Work instruction
Only an exact copy of the records below will serve as the answer.

Records provided
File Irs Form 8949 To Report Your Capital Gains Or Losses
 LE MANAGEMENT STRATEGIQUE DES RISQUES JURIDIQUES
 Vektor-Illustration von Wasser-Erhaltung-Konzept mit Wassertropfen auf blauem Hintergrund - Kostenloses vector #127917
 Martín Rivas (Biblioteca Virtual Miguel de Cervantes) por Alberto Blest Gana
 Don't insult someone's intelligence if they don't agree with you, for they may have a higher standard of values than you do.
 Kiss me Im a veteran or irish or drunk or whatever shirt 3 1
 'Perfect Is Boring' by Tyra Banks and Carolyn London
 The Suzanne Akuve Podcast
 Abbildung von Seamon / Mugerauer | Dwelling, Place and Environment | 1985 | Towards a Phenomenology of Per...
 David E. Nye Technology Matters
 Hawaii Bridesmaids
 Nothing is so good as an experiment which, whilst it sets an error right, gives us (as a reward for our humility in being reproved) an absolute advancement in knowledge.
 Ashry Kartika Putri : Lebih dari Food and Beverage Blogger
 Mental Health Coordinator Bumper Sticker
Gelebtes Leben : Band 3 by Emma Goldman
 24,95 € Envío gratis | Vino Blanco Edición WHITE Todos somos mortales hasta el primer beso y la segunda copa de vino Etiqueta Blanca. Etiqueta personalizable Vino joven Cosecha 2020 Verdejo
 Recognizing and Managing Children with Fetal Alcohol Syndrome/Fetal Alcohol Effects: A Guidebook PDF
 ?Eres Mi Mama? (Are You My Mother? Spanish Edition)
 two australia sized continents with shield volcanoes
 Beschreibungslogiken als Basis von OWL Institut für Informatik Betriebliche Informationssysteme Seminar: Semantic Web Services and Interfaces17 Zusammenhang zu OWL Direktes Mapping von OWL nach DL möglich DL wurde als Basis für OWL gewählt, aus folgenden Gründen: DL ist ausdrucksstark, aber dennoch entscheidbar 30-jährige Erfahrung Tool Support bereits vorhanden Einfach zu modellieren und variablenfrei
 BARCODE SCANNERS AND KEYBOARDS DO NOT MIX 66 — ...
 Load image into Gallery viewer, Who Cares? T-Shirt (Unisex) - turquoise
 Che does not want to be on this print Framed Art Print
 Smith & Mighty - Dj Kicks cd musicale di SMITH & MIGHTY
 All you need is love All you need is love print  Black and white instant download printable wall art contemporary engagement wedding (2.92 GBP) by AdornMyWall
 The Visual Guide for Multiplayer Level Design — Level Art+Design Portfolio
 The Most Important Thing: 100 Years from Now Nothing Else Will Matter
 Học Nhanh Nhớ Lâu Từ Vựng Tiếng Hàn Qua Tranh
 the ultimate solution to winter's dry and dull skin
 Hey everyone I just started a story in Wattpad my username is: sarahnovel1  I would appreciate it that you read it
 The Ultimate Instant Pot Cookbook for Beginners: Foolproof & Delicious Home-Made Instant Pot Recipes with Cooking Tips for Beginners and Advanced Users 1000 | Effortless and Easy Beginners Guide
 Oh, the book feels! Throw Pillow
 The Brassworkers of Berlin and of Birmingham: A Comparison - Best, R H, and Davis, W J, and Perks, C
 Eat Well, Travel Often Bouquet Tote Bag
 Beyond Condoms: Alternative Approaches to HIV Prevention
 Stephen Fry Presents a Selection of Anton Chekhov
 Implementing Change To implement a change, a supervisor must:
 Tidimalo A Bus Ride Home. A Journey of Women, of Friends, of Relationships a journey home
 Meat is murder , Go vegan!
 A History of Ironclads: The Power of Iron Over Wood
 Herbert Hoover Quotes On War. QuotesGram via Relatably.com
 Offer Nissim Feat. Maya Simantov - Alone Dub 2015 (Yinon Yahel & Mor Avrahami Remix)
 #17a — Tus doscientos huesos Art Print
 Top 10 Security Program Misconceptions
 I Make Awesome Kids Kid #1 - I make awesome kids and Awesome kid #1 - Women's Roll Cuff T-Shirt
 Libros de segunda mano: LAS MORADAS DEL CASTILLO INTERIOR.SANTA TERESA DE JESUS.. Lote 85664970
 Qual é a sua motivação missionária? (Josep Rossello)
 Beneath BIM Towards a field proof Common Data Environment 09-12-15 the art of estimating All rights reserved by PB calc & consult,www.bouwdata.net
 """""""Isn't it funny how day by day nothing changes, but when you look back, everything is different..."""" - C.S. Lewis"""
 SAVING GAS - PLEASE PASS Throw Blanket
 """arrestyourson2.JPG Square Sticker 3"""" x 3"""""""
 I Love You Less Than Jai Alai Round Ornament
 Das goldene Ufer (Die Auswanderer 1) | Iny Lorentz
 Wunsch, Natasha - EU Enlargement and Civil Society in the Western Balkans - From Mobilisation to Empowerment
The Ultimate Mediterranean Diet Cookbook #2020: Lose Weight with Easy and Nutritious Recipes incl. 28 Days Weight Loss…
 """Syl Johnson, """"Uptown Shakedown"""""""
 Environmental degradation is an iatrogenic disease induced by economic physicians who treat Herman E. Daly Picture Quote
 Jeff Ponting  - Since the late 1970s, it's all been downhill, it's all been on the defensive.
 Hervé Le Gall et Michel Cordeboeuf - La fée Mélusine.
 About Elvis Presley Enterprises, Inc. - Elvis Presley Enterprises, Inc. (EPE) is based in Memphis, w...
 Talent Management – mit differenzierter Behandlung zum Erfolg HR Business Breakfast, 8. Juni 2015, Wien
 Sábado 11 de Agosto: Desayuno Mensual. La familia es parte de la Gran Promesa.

Task result
File Irs Form 8949 To Report Your Capital Gains Or Losses
 LE MANAGEMENT STRATEGIQUE DES RISQUES JURIDIQUES
 Vektor-Illustration von Wasser-Erhaltung-Konzept mit Wassertropfen auf blauem Hintergrund - Kostenloses vector #127917
 Martín Rivas (Biblioteca Virtual Miguel de Cervantes) por Alberto Blest Gana
 Don't insult someone's intelligence if they don't agree with you, for they may have a higher standard of values than you do.
 Kiss me Im a veteran or irish or drunk or whatever shirt 3 1
 'Perfect Is Boring' by Tyra Banks and Carolyn London
 The Suzanne Akuve Podcast
 Abbildung von Seamon / Mugerauer | Dwelling, Place and Environment | 1985 | Towards a Phenomenology of Per...
 David E. Nye Technology Matters
 Hawaii Bridesmaids
 Nothing is so good as an experiment which, whilst it sets an error right, gives us (as a reward for our humility in being reproved) an absolute advancement in knowledge.
 Ashry Kartika Putri : Lebih dari Food and Beverage Blogger
 Mental Health Coordinator Bumper Sticker
Gelebtes Leben : Band 3 by Emma Goldman
 24,95 € Envío gratis | Vino Blanco Edición WHITE Todos somos mortales hasta el primer beso y la segunda copa de vino Etiqueta Blanca. Etiqueta personalizable Vino joven Cosecha 2020 Verdejo
 Recognizing and Managing Children with Fetal Alcohol Syndrome/Fetal Alcohol Effects: A Guidebook PDF
 ?Eres Mi Mama? (Are You My Mother? Spanish Edition)
 two australia sized continents with shield volcanoes
 Beschreibungslogiken als Basis von OWL Institut für Informatik Betriebliche Informationssysteme Seminar: Semantic Web Services and Interfaces17 Zusammenhang zu OWL Direktes Mapping von OWL nach DL möglich DL wurde als Basis für OWL gewählt, aus folgenden Gründen: DL ist ausdrucksstark, aber dennoch entscheidbar 30-jährige Erfahrung Tool Support bereits vorhanden Einfach zu modellieren und variablenfrei
 BARCODE SCANNERS AND KEYBOARDS DO NOT MIX 66 — ...
 Load image into Gallery viewer, Who Cares? T-Shirt (Unisex) - turquoise
 Che does not want to be on this print Framed Art Print
 Smith & Mighty - Dj Kicks cd musicale di SMITH & MIGHTY
 All you need is love All you need is love print  Black and white instant download printable wall art contemporary engagement wedding (2.92 GBP) by AdornMyWall
 The Visual Guide for Multiplayer Level Design — Level Art+Design Portfolio
 The Most Important Thing: 100 Years from Now Nothing Else Will Matter
 Học Nhanh Nhớ Lâu Từ Vựng Tiếng Hàn Qua Tranh
 the ultimate solution to winter's dry and dull skin
 Hey everyone I just started a story in Wattpad my username is: sarahnovel1  I would appreciate it that you read it
 The Ultimate Instant Pot Cookbook for Beginners: Foolproof & Delicious Home-Made Instant Pot Recipes with Cooking Tips for Beginners and Advanced Users 1000 | Effortless and Easy Beginners Guide
 Oh, the book feels! Throw Pillow
 The Brassworkers of Berlin and of Birmingham: A Comparison - Best, R H, and Davis, W J, and Perks, C
 Eat Well, Travel Often Bouquet Tote Bag
 Beyond Condoms: Alternative Approaches to HIV Prevention
 Stephen Fry Presents a Selection of Anton Chekhov
 Implementing Change To implement a change, a supervisor must:
 Tidimalo A Bus Ride Home. A Journey of Women, of Friends, of Relationships a journey home
 Meat is murder , Go vegan!
 A History of Ironclads: The Power of Iron Over Wood
 Herbert Hoover Quotes On War. QuotesGram via Relatably.com
 Offer Nissim Feat. Maya Simantov - Alone Dub 2015 (Yinon Yahel & Mor Avrahami Remix)
 #17a — Tus doscientos huesos Art Print
 Top 10 Security Program Misconceptions
 I Make Awesome Kids Kid #1 - I make awesome kids and Awesome kid #1 - Women's Roll Cuff T-Shirt
 Libros de segunda mano: LAS MORADAS DEL CASTILLO INTERIOR.SANTA TERESA DE JESUS.. Lote 85664970
 Qual é a sua motivação missionária? (Josep Rossello)
 Beneath BIM Towards a field proof Common Data Environment 09-12-15 the art of estimating All rights reserved by PB calc & consult,www.bouwdata.net
 """""""Isn't it funny how day by day nothing changes, but when you look back, everything is different..."""" - C.S. Lewis"""
 SAVING GAS - PLEASE PASS Throw Blanket
 """arrestyourson2.JPG Square Sticker 3"""" x 3"""""""
 I Love You Less Than Jai Alai Round Ornament
 Das goldene Ufer (Die Auswanderer 1) | Iny Lorentz
 Wunsch, Natasha - EU Enlargement and Civil Society in the Western Balkans - From Mobilisation to Empowerment
The Ultimate Mediterranean Diet Cookbook #2020: Lose Weight with Easy and Nutritious Recipes incl. 28 Days Weight Loss…
 """Syl Johnson, """"Uptown Shakedown"""""""
 Environmental degradation is an iatrogenic disease induced by economic physicians who treat Herman E. Daly Picture Quote
 Jeff Ponting  - Since the late 1970s, it's all been downhill, it's all been on the defensive.
 Hervé Le Gall et Michel Cordeboeuf - La fée Mélusine.
 About Elvis Presley Enterprises, Inc. - Elvis Presley Enterprises, Inc. (EPE) is based in Memphis, w...
 Talent Management – mit differenzierter Behandlung zum Erfolg HR Business Breakfast, 8. Juni 2015, Wien
 Sábado 11 de Agosto: Desayuno Mensual. La familia es parte de la Gran Promesa.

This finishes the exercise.